# Article start

Depreciation and amortization expenses
Depreciation and amortization expenses for the quarter ended June 30, 2005 increased $270,000 or 7.8 percent compared with the same period in 2004, reflecting an increase in the depreciation of utility plant due to increased investment, and the amortization of regulatory assets in accordance with the 2003 Rate Plan. Depreciation and amortization expenses increased $557,000 or 8.0 percent for the six months ended June 30, 2005 compared with the same period in 2004 for the same reasons.
 
Taxes other than income taxes
Other tax expense for the second quarter of 2005 decreased by $51,000 or 2.9 percent compared with the same period in 2004 due to reductions in property taxes. Other tax expense for the first six months of 2005 decreased by $108,000 or 3.1 percent compared with the same period in 2004 for the same reason.
 
Income taxes
Income taxes increased $469,000 or 59.8 percent in the second quarter of 2005 compared with the same period in 2004 due to an increase in pretax book income and an increase in the effective tax rate. Income taxes decreased $178,000 or 5.7 percent in the first half of 2005 compared with the same period in 2004 due to a decrease in pretax book income. The Company expects to recognize an income tax benefit of approximately three cents per share as a result of an income tax credit and deduction available in 2005 under the American Jobs Creation Act of 2004. The credit and deduction arise from our ownership interest in a biomass generation plant and from the production of electricity at Company hydro and fossil fuel plants.

Interest Charges
Interest charges increased $31,000 or 1.9 percent in the second quarter of 2005 compared with the same period in 2004, due to a decrease in interest capitalized on utility plant construction. Interest charges increased $109,000 or 3.3 percent in the first half of 2005 compared with the same period in 2004, for the same reason.

LIQUIDITY AND CAPITAL RESOURCES
At December 31, 2004, we had cash and cash equivalents of $1.7 million. In the first half of 2005, cash and cash equivalents increased $2.1 million, primarily reflecting net cash provided by operating activities. Operating cash flows increased by $645,000 from the same period last year primarily as the result of a rate increase that substantially replaced deferred revenue recognition and increases in depreciation and amortization partially offset by a decrease in deferred income tax liabilities. Net cash used by investing activities amounted to $8.7 million, principally for investments to construct utility plant. We expect to spend approximately $14.6 million during the remainder of 2005, primarily for improvements in transmission, distribution and generation plant, and environmental expenditures. The Company plans to invest up to $30 million in VELCO through 2009 in support of the NRP and other transmission projects, including a $4.8 million investment made in the last quarter of 2004. Our investment projections for VELCO have increased from previous estimates primarily as a result of increases in cost estimates for the NRP. In July 2005, the Department of Public Service and another party (the Town of New Haven) filed motions with the Vermont Supreme Court to remand the case to the VPSB for further proceedings in light of the new cost estimates. The Company does not expect the VPSB to take further action in the case relating to the new cost estimates until the Supreme Court rules on the pending motions.

# Article end

Pick up the quarterly financial discussion after its final sentence and continue it in the same style.

# Rows start

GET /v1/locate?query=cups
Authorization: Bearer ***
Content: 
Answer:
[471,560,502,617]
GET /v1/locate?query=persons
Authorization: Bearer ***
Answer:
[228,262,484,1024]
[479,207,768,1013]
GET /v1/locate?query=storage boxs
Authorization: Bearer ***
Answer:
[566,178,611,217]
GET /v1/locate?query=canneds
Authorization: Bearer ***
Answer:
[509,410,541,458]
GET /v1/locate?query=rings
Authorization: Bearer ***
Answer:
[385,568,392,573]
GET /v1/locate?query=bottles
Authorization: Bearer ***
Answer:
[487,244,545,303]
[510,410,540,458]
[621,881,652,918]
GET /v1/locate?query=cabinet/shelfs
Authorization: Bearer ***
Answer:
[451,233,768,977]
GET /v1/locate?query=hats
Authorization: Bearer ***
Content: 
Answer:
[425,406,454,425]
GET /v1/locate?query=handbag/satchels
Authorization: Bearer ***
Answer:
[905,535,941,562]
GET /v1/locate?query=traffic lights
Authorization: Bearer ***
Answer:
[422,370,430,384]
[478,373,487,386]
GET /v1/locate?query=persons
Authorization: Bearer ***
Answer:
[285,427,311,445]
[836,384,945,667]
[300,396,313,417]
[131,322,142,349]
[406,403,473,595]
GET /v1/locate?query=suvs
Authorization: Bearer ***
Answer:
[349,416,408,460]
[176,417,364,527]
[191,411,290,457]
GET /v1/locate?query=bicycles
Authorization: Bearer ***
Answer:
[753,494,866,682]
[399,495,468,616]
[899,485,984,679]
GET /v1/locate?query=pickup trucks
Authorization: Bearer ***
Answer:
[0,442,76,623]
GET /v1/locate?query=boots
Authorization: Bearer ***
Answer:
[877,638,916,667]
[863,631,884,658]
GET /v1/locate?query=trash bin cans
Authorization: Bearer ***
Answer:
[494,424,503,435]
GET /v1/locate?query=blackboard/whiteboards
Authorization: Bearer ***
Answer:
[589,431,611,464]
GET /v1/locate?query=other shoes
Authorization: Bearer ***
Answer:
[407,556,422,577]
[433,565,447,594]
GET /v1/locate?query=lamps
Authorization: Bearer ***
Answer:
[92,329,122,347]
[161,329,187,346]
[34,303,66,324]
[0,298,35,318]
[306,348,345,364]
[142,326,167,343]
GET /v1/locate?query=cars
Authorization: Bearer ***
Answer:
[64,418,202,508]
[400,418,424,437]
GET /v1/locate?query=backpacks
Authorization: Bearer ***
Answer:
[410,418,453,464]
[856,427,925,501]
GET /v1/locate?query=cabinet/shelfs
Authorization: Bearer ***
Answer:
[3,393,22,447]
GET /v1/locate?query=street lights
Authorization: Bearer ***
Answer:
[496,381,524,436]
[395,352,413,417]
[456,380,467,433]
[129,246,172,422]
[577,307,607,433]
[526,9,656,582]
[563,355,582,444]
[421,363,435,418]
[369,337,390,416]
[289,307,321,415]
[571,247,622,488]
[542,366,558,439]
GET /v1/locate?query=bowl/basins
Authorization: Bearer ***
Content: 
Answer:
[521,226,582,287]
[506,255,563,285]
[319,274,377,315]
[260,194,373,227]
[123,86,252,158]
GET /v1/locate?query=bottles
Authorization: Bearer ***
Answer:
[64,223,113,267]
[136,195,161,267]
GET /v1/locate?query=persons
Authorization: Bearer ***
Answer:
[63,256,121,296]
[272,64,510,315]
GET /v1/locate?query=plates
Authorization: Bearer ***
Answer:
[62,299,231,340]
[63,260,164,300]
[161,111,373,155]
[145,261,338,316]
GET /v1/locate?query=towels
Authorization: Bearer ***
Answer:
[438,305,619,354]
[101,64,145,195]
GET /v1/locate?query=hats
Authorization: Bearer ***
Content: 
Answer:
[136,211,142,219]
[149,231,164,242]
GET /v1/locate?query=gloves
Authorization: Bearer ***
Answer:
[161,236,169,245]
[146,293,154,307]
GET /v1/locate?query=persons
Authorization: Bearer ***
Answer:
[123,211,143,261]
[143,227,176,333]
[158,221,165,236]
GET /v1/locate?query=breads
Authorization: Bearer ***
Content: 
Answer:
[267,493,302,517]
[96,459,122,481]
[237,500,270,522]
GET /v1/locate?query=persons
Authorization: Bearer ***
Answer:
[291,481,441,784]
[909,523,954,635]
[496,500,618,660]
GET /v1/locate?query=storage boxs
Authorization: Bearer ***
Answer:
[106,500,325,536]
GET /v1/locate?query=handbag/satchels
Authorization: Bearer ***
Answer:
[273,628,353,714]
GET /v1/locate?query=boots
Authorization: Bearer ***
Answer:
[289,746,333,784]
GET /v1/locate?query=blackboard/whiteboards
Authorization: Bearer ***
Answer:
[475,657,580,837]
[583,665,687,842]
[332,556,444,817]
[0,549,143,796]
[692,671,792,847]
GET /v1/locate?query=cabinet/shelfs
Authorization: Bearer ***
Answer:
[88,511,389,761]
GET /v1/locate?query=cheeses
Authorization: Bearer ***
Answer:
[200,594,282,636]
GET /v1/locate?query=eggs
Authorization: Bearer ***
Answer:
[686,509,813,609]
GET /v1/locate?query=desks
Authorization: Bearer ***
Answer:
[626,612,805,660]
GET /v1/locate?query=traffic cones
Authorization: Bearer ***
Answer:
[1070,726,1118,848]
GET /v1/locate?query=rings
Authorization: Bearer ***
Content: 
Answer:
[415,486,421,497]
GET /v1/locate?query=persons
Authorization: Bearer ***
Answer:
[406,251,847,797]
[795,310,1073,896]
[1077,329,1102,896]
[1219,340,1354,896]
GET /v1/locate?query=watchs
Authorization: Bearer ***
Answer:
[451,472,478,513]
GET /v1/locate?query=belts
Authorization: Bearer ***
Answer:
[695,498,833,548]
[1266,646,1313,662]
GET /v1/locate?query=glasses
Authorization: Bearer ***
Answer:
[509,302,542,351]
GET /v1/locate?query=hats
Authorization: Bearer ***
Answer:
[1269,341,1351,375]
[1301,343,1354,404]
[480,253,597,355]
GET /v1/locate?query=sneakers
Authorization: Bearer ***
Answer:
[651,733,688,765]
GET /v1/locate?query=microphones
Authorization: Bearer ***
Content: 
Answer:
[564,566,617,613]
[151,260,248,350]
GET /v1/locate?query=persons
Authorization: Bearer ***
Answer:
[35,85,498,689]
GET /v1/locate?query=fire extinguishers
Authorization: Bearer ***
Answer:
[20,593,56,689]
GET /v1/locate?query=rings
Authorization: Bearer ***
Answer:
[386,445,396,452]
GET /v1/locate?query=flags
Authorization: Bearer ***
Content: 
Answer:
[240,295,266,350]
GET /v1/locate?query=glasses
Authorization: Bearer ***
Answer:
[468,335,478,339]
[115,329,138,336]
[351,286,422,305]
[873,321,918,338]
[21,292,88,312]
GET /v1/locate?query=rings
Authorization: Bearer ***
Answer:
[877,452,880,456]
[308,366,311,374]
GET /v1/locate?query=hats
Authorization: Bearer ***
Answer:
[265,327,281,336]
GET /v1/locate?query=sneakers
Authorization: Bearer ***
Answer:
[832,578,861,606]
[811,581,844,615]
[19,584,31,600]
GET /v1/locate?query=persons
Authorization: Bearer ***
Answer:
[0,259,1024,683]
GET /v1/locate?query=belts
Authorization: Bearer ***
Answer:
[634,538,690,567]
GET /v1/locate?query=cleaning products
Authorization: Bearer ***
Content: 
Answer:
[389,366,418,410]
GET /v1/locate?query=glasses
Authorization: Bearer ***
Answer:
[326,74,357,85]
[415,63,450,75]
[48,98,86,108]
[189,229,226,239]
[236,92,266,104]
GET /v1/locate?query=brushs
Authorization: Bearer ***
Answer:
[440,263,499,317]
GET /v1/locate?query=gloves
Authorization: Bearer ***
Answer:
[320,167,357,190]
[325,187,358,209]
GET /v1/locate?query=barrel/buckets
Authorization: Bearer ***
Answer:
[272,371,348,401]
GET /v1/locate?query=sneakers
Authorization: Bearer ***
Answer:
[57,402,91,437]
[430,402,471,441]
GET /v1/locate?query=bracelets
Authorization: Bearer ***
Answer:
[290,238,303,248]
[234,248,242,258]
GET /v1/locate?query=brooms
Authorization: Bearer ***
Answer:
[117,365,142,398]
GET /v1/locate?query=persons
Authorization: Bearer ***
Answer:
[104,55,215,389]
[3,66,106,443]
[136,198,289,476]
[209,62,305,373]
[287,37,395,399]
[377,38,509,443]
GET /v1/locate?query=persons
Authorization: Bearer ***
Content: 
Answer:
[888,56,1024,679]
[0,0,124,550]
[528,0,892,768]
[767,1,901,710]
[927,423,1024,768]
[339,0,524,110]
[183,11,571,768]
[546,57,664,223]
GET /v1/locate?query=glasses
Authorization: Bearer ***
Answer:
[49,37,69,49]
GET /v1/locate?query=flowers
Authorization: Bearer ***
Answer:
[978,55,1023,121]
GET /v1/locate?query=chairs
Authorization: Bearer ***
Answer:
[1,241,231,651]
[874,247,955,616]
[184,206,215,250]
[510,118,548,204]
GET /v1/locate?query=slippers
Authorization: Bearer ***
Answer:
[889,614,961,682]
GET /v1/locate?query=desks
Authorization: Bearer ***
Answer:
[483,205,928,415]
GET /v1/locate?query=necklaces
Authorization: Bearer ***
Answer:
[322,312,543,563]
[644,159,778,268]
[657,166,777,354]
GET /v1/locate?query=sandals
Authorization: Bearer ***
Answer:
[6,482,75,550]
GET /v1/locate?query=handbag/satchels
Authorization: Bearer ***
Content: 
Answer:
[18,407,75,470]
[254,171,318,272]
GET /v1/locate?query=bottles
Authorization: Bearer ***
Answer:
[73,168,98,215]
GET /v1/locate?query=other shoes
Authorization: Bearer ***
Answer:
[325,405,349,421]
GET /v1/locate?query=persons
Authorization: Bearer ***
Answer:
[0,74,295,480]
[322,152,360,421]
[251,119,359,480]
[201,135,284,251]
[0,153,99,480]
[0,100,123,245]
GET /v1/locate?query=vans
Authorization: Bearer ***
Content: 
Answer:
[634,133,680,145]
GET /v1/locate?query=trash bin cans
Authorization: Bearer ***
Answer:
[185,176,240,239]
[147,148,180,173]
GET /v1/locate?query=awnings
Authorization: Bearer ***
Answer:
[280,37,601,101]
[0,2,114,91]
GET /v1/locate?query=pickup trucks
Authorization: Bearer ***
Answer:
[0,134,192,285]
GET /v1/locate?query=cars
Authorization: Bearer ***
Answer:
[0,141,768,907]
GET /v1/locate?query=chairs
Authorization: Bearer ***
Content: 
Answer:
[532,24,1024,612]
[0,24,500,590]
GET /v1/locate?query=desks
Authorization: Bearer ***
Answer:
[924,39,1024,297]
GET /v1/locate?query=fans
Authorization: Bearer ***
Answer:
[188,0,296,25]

# Rows end

▶ Output below
On February 14, 2005, the annual dividend rate was increased from $0.88 to $1.00 per share, a payout ratio of approximately 48 percent based on 2004 earnings from continuing operations. On February 9, 2004, the annual dividend rate was increased from $0.76 per share to $0.88 per share, a payout ratio of approximately 44 percent based on 2003 earnings. The Company expects to increase the dividend on a consistent basis in the first quarter of each year to the middle of a payout ratio that falls between 50 percent and 70 percent of anticipated earnings, so long as financial and operating results permit. We believe this payout ratio to be consistent with that of other electric utilities having similar risk profiles.

We expect most of our construction expenditures and dividends to be financed by net cash provided by operating activities. We anticipate that we will issue long-term debt of up to $30 million in 2005 and/or 2006 for scheduled first mortgage bonds redemptions of $14 million and to finance increased investment in VELCO and generation. The Company has no plans at present to issue additional equity and seeks to maintain equity at between fifty and fifty-five percent of its capital structure. Material risks to cash flow from operations include regulatory risk, our customer concentration risk with IBM, slower than anticipated load growth, unfavorable economic conditions and increases in net power costs.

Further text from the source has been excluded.